Exercise description —
Which lines of the material below contain the word "interior"? List each one.

Given data —
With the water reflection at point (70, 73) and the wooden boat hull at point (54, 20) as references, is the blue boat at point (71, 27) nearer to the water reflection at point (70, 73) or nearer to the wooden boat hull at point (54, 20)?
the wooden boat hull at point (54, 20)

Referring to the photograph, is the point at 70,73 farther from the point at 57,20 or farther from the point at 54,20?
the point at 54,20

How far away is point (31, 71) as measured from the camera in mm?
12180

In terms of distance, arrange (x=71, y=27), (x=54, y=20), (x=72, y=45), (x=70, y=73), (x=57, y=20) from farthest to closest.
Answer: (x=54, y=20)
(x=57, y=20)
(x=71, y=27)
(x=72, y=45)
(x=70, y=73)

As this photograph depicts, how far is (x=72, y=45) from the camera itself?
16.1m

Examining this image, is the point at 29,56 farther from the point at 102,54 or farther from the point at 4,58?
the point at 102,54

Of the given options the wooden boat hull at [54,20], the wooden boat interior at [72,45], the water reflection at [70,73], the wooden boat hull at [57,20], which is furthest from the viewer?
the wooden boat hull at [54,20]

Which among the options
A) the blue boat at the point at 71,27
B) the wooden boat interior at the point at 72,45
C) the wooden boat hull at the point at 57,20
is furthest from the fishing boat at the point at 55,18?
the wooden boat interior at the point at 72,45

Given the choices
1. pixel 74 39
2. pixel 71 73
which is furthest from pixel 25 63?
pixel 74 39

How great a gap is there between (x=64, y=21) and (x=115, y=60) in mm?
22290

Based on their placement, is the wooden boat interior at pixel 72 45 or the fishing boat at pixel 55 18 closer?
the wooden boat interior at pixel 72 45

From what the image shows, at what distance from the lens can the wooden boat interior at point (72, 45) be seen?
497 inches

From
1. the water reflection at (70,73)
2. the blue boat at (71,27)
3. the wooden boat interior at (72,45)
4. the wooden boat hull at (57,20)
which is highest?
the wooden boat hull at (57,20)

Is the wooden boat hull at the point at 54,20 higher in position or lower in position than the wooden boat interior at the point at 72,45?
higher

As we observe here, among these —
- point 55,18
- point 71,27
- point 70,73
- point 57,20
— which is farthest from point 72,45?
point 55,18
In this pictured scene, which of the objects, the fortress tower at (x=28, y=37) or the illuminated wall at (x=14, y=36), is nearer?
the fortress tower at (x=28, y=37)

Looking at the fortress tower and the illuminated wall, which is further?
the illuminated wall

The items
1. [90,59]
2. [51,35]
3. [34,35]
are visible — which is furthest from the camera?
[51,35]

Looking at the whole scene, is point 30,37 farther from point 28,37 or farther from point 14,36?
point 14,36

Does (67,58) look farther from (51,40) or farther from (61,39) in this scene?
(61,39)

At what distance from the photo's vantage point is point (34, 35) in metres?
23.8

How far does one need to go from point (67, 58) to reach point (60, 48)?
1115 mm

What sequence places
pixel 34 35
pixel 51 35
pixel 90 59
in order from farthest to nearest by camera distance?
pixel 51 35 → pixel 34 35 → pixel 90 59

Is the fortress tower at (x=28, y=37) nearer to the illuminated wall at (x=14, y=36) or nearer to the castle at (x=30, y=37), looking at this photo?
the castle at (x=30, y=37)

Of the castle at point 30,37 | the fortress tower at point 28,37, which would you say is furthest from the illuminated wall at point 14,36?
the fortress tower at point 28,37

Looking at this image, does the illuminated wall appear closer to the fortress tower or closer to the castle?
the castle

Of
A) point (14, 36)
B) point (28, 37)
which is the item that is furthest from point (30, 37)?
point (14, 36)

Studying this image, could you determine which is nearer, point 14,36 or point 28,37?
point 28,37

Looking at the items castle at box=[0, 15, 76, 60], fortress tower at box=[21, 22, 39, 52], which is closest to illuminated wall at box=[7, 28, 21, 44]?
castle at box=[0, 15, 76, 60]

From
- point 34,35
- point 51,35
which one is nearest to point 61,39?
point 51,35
...
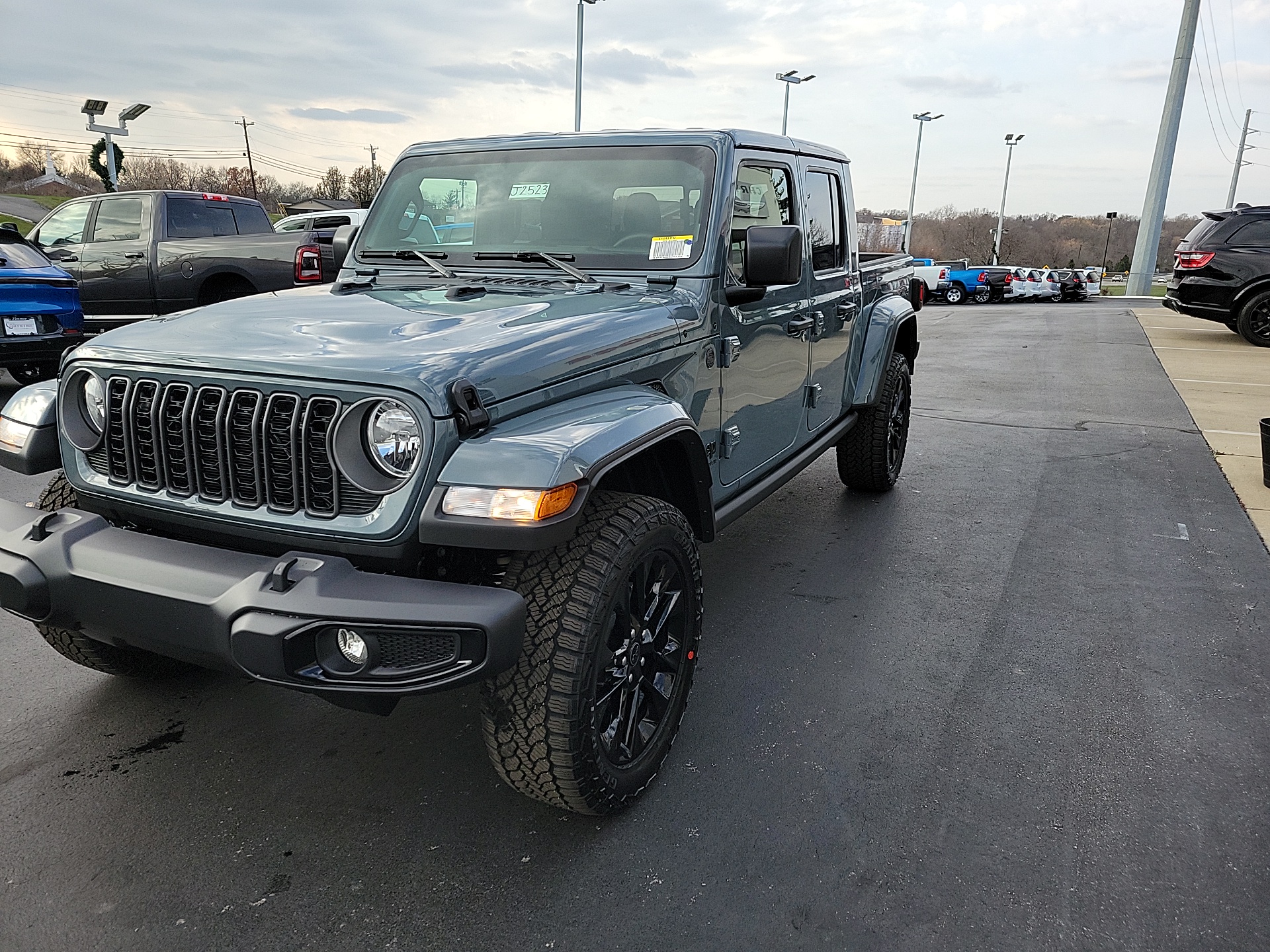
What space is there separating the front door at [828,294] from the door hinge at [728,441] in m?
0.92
* * *
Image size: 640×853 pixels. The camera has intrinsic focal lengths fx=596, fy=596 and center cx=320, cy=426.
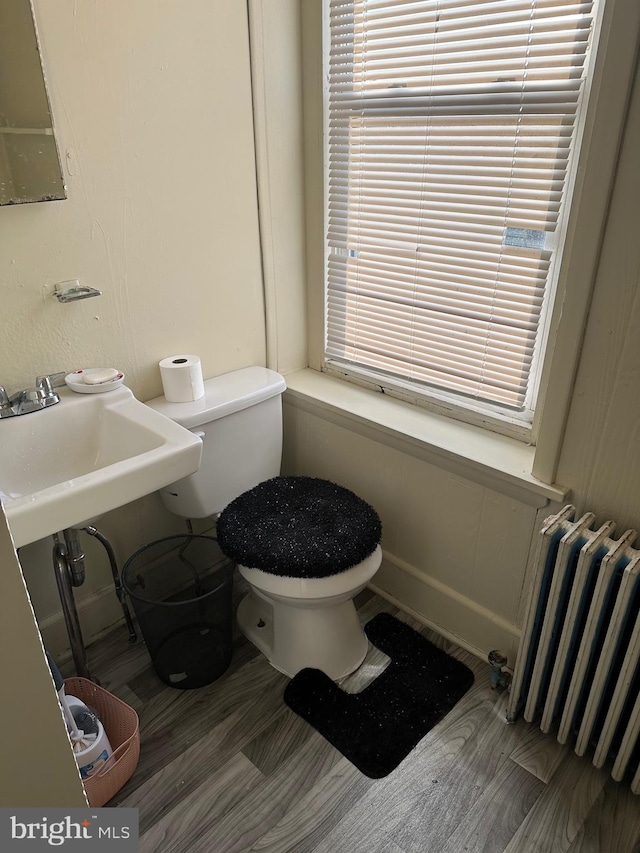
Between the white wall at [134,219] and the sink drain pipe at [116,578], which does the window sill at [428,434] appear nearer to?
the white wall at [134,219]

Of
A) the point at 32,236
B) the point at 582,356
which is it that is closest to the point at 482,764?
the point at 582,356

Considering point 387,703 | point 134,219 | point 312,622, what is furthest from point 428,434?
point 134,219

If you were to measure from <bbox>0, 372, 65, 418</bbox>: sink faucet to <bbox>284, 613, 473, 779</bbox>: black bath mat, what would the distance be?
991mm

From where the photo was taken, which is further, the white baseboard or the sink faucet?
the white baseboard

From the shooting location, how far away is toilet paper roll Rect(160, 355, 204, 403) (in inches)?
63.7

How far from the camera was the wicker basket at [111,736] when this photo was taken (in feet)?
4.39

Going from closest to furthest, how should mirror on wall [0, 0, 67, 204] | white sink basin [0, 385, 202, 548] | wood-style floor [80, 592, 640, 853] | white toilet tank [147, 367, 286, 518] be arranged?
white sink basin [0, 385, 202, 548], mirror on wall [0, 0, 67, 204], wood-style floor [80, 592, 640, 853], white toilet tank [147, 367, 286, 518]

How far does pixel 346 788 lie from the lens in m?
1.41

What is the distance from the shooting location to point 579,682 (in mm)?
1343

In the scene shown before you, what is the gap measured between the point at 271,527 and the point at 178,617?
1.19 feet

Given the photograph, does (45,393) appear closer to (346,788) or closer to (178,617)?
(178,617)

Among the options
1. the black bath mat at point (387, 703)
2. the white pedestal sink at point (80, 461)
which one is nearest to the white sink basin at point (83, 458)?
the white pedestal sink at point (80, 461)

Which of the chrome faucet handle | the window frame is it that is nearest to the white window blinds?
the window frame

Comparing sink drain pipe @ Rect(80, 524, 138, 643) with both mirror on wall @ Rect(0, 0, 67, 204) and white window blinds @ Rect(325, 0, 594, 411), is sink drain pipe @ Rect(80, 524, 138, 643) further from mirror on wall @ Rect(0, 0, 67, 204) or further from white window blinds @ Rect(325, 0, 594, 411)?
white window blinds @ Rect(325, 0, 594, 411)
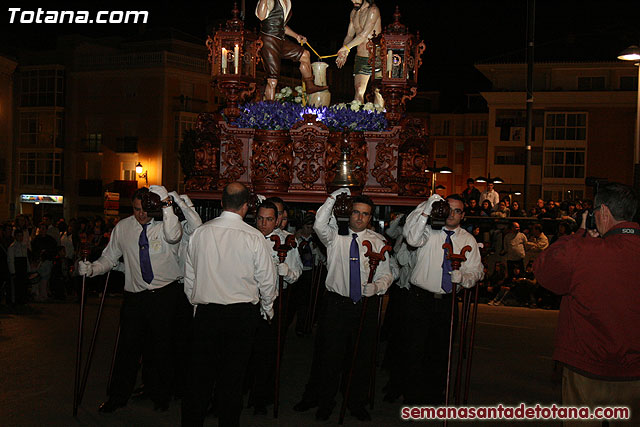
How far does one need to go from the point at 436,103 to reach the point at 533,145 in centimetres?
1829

Answer to the exercise —
Of the given options the wooden boat hull at [54,20], the wooden boat interior at [72,45], the water reflection at [70,73], the wooden boat hull at [57,20], which is furthest from the viewer?
B) the wooden boat interior at the point at 72,45
the wooden boat interior at the point at 72,45
Based on their placement, is the wooden boat interior at pixel 72 45 or the fishing boat at pixel 55 18 closer?
the wooden boat interior at pixel 72 45
From what the image shows, at what distance from the lens can the wooden boat interior at point (72, 45) be seen?
3. the wooden boat interior at (72,45)
Is the wooden boat hull at the point at 54,20 higher in position or lower in position than the wooden boat interior at the point at 72,45?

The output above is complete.